LETTRES DE PRISON

Nos horizons. Charlotte Cayeux, 2022, 45 minutes.

Une correspondance entre un couple. Une correspondance depuis la prison où il vient d’être enfermé. Une correspondance amoureuse. Des lettres d’amour mais en même temps les lettres de l’absence, de l’éloignement, du manque. Si l’on écrit à l’être aimé c’est bien, le plus souvent, parce qu’il n’est pas présent. Ici, la séparation est particulièrement douloureuse. L’éloignement n’entrainera-t-il pas la disparition de l’amour ?

C’est lui ; Ahmed, qui écrit, depuis sa cellule. Elle, Charlotte – la cinéaste – reçoit les lettres. Elle les lit dans le film en voix off. Elle lui répond mais laissera ces réponses en dehors du film, dans ce hors-champ, la vie de Charlotte qui entre en correspondance avec la vie d’Ahmed en prison, une vie derrière les barreaux que l’on ne verra pas non plus. Mais il ne sera question que de cela.

La vie en prison, c’est donc ce dont parle les lettres d’Ahmed. Comment supporter l’absence de liberté, la privation de liberté ? Comment vivre dans cet espace de la cellule, un espace si restreint qu’il n’a plus rien de spatial. Et la promiscuité ? A ce niveau, il n’y a pas de surprise dans le texte des lettres.
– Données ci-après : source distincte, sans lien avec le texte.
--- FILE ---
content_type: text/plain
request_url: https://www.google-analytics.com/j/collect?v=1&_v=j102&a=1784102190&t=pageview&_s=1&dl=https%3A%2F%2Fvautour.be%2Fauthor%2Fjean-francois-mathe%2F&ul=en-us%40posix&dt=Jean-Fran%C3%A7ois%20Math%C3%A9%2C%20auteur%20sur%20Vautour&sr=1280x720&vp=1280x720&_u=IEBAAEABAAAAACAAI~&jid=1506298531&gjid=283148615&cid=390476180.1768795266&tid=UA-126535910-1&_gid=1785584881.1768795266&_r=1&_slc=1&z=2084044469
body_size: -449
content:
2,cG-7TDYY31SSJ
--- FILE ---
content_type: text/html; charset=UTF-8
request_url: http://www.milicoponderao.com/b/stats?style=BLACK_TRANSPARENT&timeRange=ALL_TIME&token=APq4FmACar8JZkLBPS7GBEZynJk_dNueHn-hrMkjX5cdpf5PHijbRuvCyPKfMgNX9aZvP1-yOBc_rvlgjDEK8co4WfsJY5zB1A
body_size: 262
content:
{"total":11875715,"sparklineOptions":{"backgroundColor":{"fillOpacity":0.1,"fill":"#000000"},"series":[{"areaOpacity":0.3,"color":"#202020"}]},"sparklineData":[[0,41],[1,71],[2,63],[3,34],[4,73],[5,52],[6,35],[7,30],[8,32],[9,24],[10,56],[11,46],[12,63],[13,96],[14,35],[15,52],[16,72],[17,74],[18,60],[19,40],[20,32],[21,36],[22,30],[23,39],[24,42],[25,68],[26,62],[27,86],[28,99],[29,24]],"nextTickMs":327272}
Un texte qui en reste le plus souvent au côté matériel de la routine quotidienne, les habitudes qu’il faut prendre pour pouvoir survivre, vivre encore, attendre la libération, la fin de l’enfermement.

Si les lettres semblent éviter toute échappée dans les fantasmes, la vie imaginaire, elles évoquent pourtant des projets d’avenir, des projets de création, en particulier filmiques. La prison ne peut pas arrêter la vie, la création, comme elle ne peut pas mettre fin à l’amour. Dans ce qu’Ahmed écrit, tout dit qu’il y aura un après, un après la prison. Et celle-ci aura peut-être réussi à renforcer l’amour, à le révéler indestructible.

Et pourtant, l’enfermement, la séparation, est de plus en plus fort, renforcé, redoublé qu’il est par le covid. La pandémie implique un confinement au sein de l’enfermement carcéral. Ce confinement ne crée-t-il pas une prison pour tous ceux dont la vie est arrêtée, mise au point mort, en attente de reprise ?

Alors, faire un film pour traverser ce vide. Mais avec quelles images ? Surtout pas des images de mur, de barreaux, de grilles. Tout au contraire, des images de grands espaces, la mer et les plages de sable ou la lande sur la côte. Des plans fixes, longs, des vagues calmes, presque immobiles, silencieuses, mais à perte de vue, donnant accès à l’horizon. Une ligne de fuite pour échapper à l’enfermement.

Magie du cinéma : Ne jamais anéantir l’espérance.

Festival International du Film d’Education. Evreux 2022.